Skip every image and restate the data word for word.

(Spatial question records)

☆ ☆ ☆ ☆

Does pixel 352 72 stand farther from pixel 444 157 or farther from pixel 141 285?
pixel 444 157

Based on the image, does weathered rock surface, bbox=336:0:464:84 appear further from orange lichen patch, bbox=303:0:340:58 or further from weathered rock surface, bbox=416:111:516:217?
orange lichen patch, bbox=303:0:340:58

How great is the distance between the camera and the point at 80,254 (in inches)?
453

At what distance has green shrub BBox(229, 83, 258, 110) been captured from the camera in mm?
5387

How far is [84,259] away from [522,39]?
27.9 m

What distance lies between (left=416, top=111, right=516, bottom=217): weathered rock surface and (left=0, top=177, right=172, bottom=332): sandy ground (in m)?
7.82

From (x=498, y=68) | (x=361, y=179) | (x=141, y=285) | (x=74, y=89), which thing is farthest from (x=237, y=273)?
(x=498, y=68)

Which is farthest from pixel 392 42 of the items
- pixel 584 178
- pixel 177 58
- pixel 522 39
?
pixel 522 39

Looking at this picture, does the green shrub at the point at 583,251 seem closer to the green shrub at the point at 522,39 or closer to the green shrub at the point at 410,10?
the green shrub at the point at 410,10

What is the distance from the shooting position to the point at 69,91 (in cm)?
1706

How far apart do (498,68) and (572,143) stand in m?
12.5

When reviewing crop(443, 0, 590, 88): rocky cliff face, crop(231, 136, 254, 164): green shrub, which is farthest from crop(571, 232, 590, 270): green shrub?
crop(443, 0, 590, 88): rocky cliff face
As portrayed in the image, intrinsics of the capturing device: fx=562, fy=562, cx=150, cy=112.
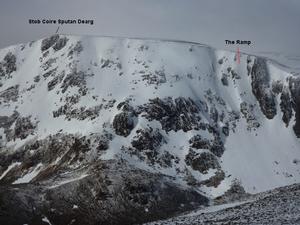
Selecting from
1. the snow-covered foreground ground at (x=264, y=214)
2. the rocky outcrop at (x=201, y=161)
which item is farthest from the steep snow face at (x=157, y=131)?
the snow-covered foreground ground at (x=264, y=214)

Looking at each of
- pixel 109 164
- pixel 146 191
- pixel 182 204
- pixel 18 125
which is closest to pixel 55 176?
pixel 109 164

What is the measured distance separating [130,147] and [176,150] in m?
15.1

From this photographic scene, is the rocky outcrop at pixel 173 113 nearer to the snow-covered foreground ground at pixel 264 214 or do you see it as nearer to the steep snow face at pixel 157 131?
the steep snow face at pixel 157 131

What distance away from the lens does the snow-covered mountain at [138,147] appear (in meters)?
127

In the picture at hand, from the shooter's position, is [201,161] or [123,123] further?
[123,123]

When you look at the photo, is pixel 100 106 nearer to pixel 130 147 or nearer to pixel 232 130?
pixel 130 147

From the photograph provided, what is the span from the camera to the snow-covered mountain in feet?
417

☆ ☆ ☆ ☆

*FINISHED ANSWER:*
Does pixel 352 72 stand farther from pixel 444 157 or farther from pixel 141 285?
pixel 444 157

Based on the image, does weathered rock surface, bbox=336:0:464:84 appear further from orange lichen patch, bbox=303:0:340:58 or further from weathered rock surface, bbox=416:111:516:217?
orange lichen patch, bbox=303:0:340:58

How great is the distance between the camera and the point at 80,254 (in inches)?
453

At what distance has green shrub BBox(229, 83, 258, 110) been captured from the camera in mm?
5387

How far is [84,259] away from [522,39]?
27.9 m

What distance lies between (left=416, top=111, right=516, bottom=217): weathered rock surface and (left=0, top=177, right=172, bottom=332): sandy ground (in m)?
7.82

From (x=498, y=68) | (x=361, y=179) | (x=141, y=285) | (x=74, y=89), which thing is farthest from (x=237, y=273)?
(x=498, y=68)

Which is farthest from pixel 392 42 of the items
- pixel 584 178
- pixel 177 58
- pixel 522 39
?
pixel 522 39

Looking at this picture, does the green shrub at the point at 583,251 seem closer to the green shrub at the point at 522,39 or closer to the green shrub at the point at 410,10?
the green shrub at the point at 410,10

What is the distance from the shooting position to the point at 69,91 (in cm)?
1706

How far apart do (498,68) and (572,143) stand in m?
12.5

When reviewing crop(443, 0, 590, 88): rocky cliff face, crop(231, 136, 254, 164): green shrub, which is farthest from crop(571, 232, 590, 270): green shrub?
crop(443, 0, 590, 88): rocky cliff face
As portrayed in the image, intrinsics of the capturing device: fx=562, fy=562, cx=150, cy=112.
Selecting from
1. the snow-covered foreground ground at (x=264, y=214)
2. the rocky outcrop at (x=201, y=161)
which item is farthest from the steep snow face at (x=157, y=131)?
the snow-covered foreground ground at (x=264, y=214)

Looking at each of
- pixel 109 164
- pixel 146 191
- pixel 182 204
- pixel 18 125
which is closest to pixel 55 176?
pixel 109 164

What is the measured distance separating [130,147] and [176,150] in m?
15.1

From this photographic scene, is the rocky outcrop at pixel 173 113 nearer to the snow-covered foreground ground at pixel 264 214 or do you see it as nearer to the steep snow face at pixel 157 131?
the steep snow face at pixel 157 131

What distance away from the lens does the snow-covered mountain at [138,147] appear (in meters)?
127

In the picture at hand, from the shooter's position, is [201,161] or [123,123] further?
[123,123]

When you look at the photo, is pixel 100 106 nearer to pixel 130 147 or nearer to pixel 232 130?
pixel 130 147

From the photograph provided, what is the span from the camera to the snow-covered mountain in feet?
417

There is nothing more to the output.